Was die Widerherstellung des Vorkriegszustandes kosten würde, wurde bereits erläutert. Das irakische Öl wird den Ölmarkt allerdings erst dann maßgeblich beeinflussen, wenn die Förderanlagen und die Möglichkeiten zur Erforschung und Erschließung neuer Quellen den technischen Standard der anderen wichtigen Förderländer erreicht haben. Es sind somit höhere Kosten, als die bereits veranschlagten 1,144 Mrd. USD, erforderlich, um eine moderne Infrastruktur auf die Beine zu stellen.
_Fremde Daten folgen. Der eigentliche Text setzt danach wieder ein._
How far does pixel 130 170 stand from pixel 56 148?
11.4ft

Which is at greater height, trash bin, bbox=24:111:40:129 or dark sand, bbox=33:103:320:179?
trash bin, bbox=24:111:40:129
Die OPEC-Staaten fördern teilweise an Ihrer Kapazitätsgrenze. Während Saudi-Arabien die Fördermenge noch erhöhen kann (weitere 2 Mio. B/T sind noch möglich), schafft Indonesien die Soll-Vorgaben nicht mehr. Auch Russland, Mexiko und Kuwait haben ihre Probleme. Die Kapazitätsreserven der OPEC sind von 6 Mrd. Barrel im Jahr 1990 auf unter 1,5 Mrd. zusammengeschmolzen. Auch Nicht-OPEC-Staaten, wie beispielsweise Norwegen, fördern mit 3,3 Mio. B/T bereits an der Kapazitätsgrenze. Die Nachfrage nach Öl wird nicht zurückgehen, da die weltweite Konjunktur immer mehr an Fahrt gewinnt und der Faktor Asien immer wichtiger werden wird. Wenn die OPEC die Quoten maßgeblich erhöhen will, werden die Ölpreise nicht nur aufgrund der Knappheit, sondern auch aufgrund der stark steigenden Explorationskosten steigen müssen. Die Förderung aus neuen, technisch schwerer zugänglichen Lagerstätten, erhöht die Kosten. Im Irak hingegen sind die Kosten für die Offenlegung neuer Quellen im weltweiten Vergleich sehr niedrig.
Im Irak gibt es aktuell 80 bekannte Ölfelder. Erst aus 17 dieser Felder wird Öl gefördert. Etwa 2600 Bohrtürme gibt es im Irak, wobei nur ca. 1600 tatsächlich Öl fördern. Um sich diese Zahl zu verdeutlichen - in Texas, USA, gibt es rund 1.000.000 Bohrtürme. Seit 1990 hat der Irak keine neuen Techniken und Verfahren zur Ölförderung kennen gelernt. Diese Zahlen verdeutlichen, welches Potenzial im Irak steckt und warum die internationalen Ölkonzerne Schlange stehen, um in diesem Land Fuß zu fassen.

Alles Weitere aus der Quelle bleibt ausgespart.